ELENCO DEI COMPITI
a – Nel brano su Kant, che cos'è il tempo, come lo spazio?
b – Continua il brano su Kant partendo dopo la sua ultima frase.
═══ BRANO FORNITO
Ho fatto queste citazioni sia per chiarire meglio i concetti, sia per aiutare il lettore a prendere pian piano confidenza con lo stile argomentativo di Kant. Può essere ne nasca un desiderio di leggere tutto il libro e francamente sarei molto soddisfatto del risultato.

Analogamente allo spazio, anche il tempo è intuizione pura a priori, e "si riduce a nulla se si prescinde dalle condizioni soggettive dell'intuizione sensibile e non può quindi annoverarsi fra gli oggetti - né come sussistente né come inerente - se si prescinde dal rapporto di questi oggetti con la nostra intuizione."
Uno dei passaggi più interessanti si trova quando Kant risponde direttamente ad una serie di obiezioni raccolte mentre discuteva con colleghi ed allievi.
══════
═══ RIGHE DI DATI
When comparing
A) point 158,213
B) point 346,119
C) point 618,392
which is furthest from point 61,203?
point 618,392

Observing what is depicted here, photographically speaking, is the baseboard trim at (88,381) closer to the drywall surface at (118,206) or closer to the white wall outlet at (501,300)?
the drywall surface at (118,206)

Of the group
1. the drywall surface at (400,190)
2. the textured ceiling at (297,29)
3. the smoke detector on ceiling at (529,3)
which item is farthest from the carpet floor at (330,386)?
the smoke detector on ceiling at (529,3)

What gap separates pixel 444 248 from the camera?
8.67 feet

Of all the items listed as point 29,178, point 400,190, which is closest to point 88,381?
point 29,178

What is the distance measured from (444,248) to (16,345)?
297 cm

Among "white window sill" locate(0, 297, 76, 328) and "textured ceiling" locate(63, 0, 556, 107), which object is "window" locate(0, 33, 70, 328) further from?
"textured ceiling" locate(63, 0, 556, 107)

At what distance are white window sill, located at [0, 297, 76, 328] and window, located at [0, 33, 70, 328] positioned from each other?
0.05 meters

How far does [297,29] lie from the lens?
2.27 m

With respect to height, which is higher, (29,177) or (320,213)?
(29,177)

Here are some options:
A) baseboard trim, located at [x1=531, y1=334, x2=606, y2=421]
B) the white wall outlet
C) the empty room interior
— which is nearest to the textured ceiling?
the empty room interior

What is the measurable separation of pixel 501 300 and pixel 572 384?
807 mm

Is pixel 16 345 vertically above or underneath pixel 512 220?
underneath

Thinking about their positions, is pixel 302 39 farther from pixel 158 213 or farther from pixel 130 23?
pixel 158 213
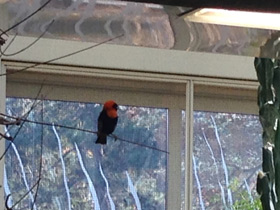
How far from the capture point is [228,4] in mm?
494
══════
IN RISPOSTA
a – È un'intuizione pura a priori.

b –
Scrive: «Contro questa teoria che attribuisce al tempo realtà empirica ma gli nega realtà assoluta e trascendentale, ho ricevuto da parte di uomini acuti un'obiezione talmente unanime da convincermi che essa debba presentarsi senz'altro a ogni lettore a cui questi argomenti non siano familiari. Essa dice: i mutamenti sono reali ( e ciò è dimostrato dal variare delle nostre rappresentazioni, anche se si volessero negare tutti i fenomeni esterni assieme assieme ai loro mutamenti ). Ora i mutamenti sono possibili solo nel tempo, conseguentemente il tempo è qualcosa di reale. La risposta non presenta difficoltà alcuna. Ammetto l'intero ragionamento. Il tempo è senza dubbio alcunché di reale, ossia la forma reale dell'intuizione interna. Esso ha dunque una realtà soggettiva rispetto all'esperienza interna, ossia, io ho realmente la rappresentazione del tempo e delle mie determinazioni in esso. Il tempo è quindi reale non come oggetto, ma come il modo della rappresentazione di me stesso come oggetto.» (1)

Anche rispetto a queste affermazioni, indubbiamente, potremmo obiettare. Quando misuriamo il tempo, sia con una clessidra ad acqua come facevano i romani nei processi, per limitare il tempo a disposizione degli avvocati, sia con i moderni orologi, noi misuriamo un oggetto.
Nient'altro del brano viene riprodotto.